Para dar vida ao projeto de extensão social, a bióloga contou com toda uma mobilização voluntária da região, o que incluiu operadoras de mergulho, fotógrafos e donos de embarcações. Os planos para o futuro, entretanto, ainda dependem de um amparo financeiro que ainda não veio: “Um dos objetivos principais do projeto é confeccionar um manual com o plâncton da região, de linguagem simples e que atraia turistas, curiosos e alunos, como também cientistas e professores”. Ela também pretende instaurar uma exposição fotográfica com o grande acervo colecionado durante a fase de pesquisa.
“Um trabalho de muita valentia”
Desde 2008, Ana Maria faz análises do plâncton em dezenas de pontos do arquipélago de Noronha, em épocas do ano e horários diversos. Todas as praias da ilha principal já foram contempladas com análises. De início, as coletas eram feitas quatro vezes ao ano em expedições que duravam em torno de 30 dias cada uma.
Ela explica que não basta fazer apenas uma única coleta em um ponto de análise, pois a quantidade e variedade oscilam do dia para noite e em diferentes épocas do ano. Existe, por exemplo, uma migração diária do plâncton da superfície para o fundo das águas de acordo com a hora do dia. Há também períodos de reprodução, correntes mais fortes ou mais fracas e outras questões sazonais que influenciam no resultado da amostragem.
Já os trabalhos em laboratório contam com a orientação de Tagea Björnberg, doutora em Ciências pela USP desde 1957 e com vasta experiência no estudo da Biologia marinha. Tagea atuou com pesquisa e docência em escolas, na Universidade Federal do Paraná (UFPR) e no Instituto Oceanográfico da USP (IO-USP). Instalada no CEBIMar desde a década de 80, Tagea ministra disciplinas, orienta estudantes e desenvolve suas próprias pesquisas até os dias de hoje, com 93 anos de idade e sete décadas de carreira acumuladas.

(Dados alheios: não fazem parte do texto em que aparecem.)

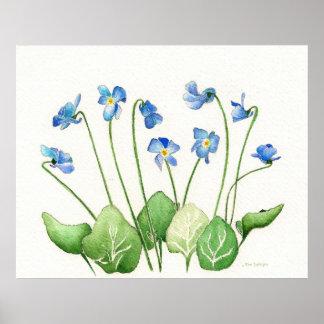 Blue Violets  Poster Print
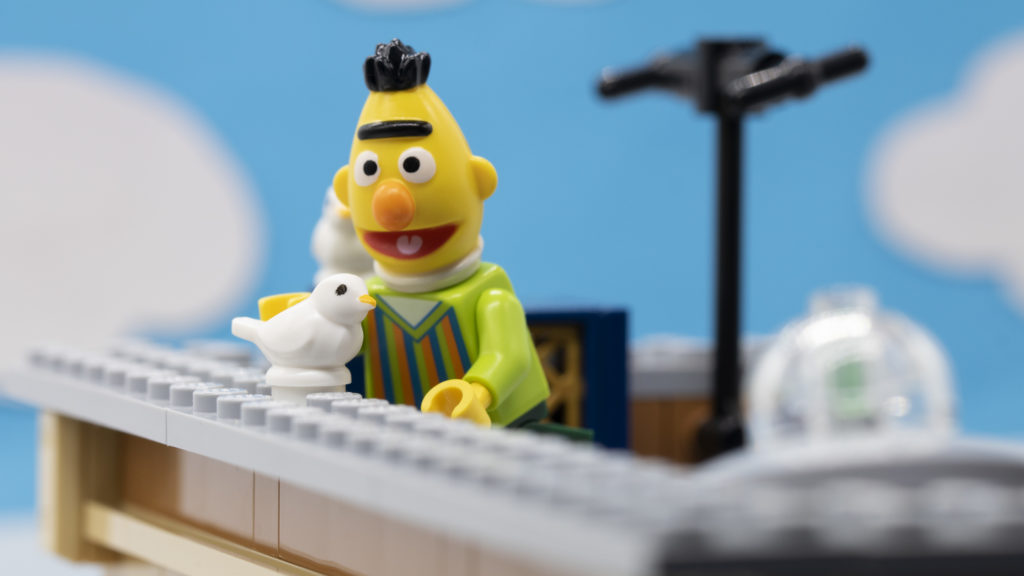 Bert With Pigeons 1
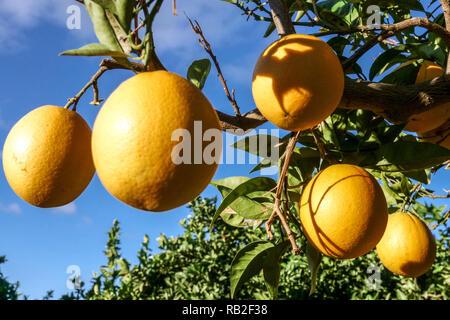 Ripening oranges on tree, Valencia comunidad region Alicante, Spain - Stock Photo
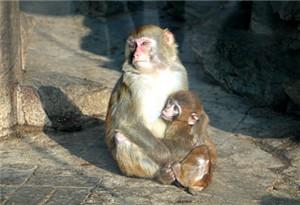 研究發現基因進化導致人類比猴子胖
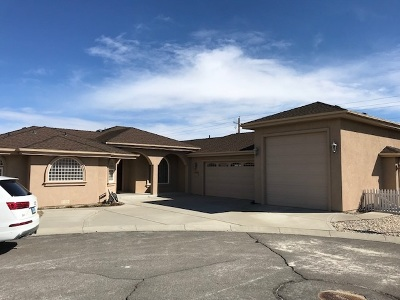 Carson City Single Family Home Active/Pending-House: 1740 Walnut Ct.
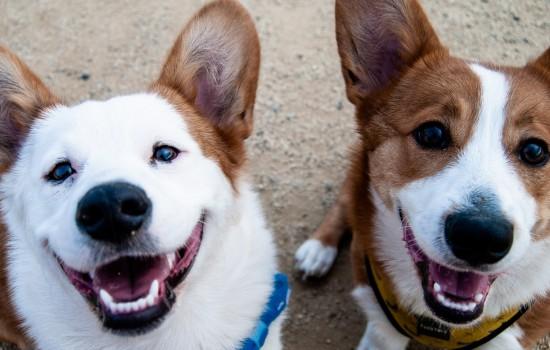 怎么让狗接受新来的狗 如何让家里狗接受新狗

A professora Tagea elogia a persistência de sua orientanda na execução da pesquisa: “Ela nadou no meio do plâncton, coletou, concentrou amostras. Rodeou toda a ilha principal, estudou as outras [ilhas] também. Fez um trabalho de muita valentia”. Para exemplificar a importância do trabalho, Tagea utiliza-se de uma analogia: “O que os mares unem as terras separam”. Ela quer dizer que, observando grandes extensões oceânicas, o plâncton é muito parecido em variedade de espécies. Mas ao chegar às proximidades da região costeira, há uma oscilação de quantidade e variedade, a depender do escoamento de sedimentos, das intervenções humanas, da proximidade de florestas e de outros ecossistemas. “É importante fazer essa comparação e entender o porquê dessas diferenças”, afirma a decana.